How many seconds/milliseconds can I improve using a GPU (GTX-2070)?
Can I speed up the time with any command or argument? I did not see anything in the documentation.
The new version 0.7 is faster than the 0.6?
Any tip?

Thanks again!

8 Mbytes of audio in 3.5 seconds ? How much time is that ? I feel like it’s much more than realtime.

Maybe not that much, depending on where the bottleneck is. GPU itself will produce inference much faster, but you still have some CPU-bound operations, plus the memory transfers.

Could you please share more context on:

  • what you are working on,
  • your expectations in processing time
  • have you tried changung the chunk size ? 8MB is really quite a lot compared to what we usually do, especially for streaming.
1 Like
  • It is a simple audio command to a video-game. Such us ‘attack tower’, ‘spawn warrior’…

  • Right now my expectations are to reduce the time to one second or less.
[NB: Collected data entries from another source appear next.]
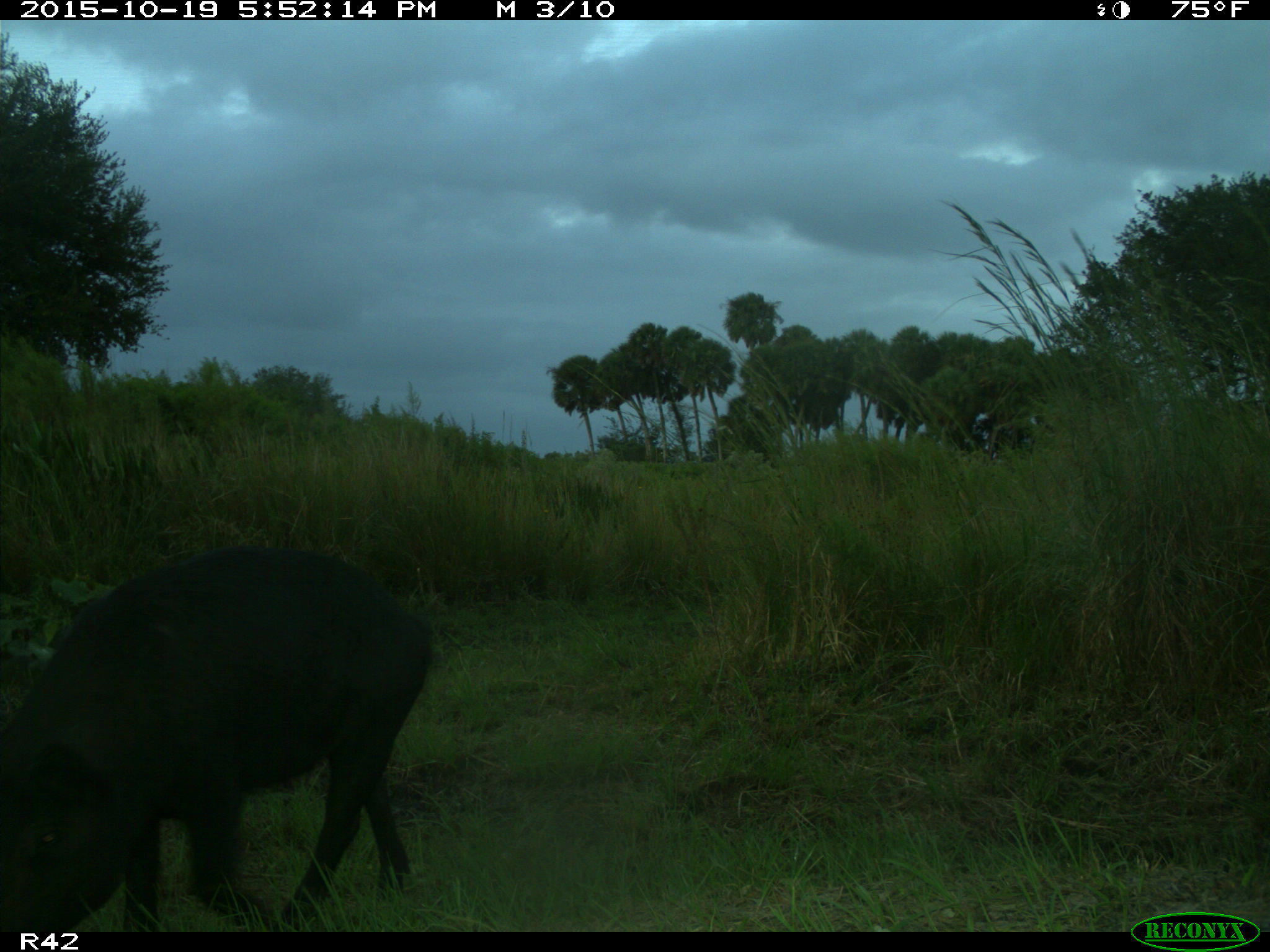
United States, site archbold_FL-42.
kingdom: Animalia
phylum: Chordata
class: Mammalia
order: Artiodactyla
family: Suidae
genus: Sus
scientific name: Sus scrofa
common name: wild boar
  • I have tried to reduce the chunk size using the mic lib (https://www.npmjs.com/package/mic) with arecord flag --buffer-size=1048 but I do not success. I had to look inside the lib but I think what am doing is not correct:

...
else {
    audioProcess = spawn('arecord', ['-c', channels, '-r', rate, '-f',
                          format, '-D', device, '--buffer-size=1048'], 
                          audioProcessOptions);
}
...

Thanks to answer so fast!

You should likely use a dedicated language model instead of the generic one.

This is unclear. One second of processing for how much audio time ? How much audio do you have in 8MB ?

Can’t help with that, but it’s a raw array, you can process it as you like.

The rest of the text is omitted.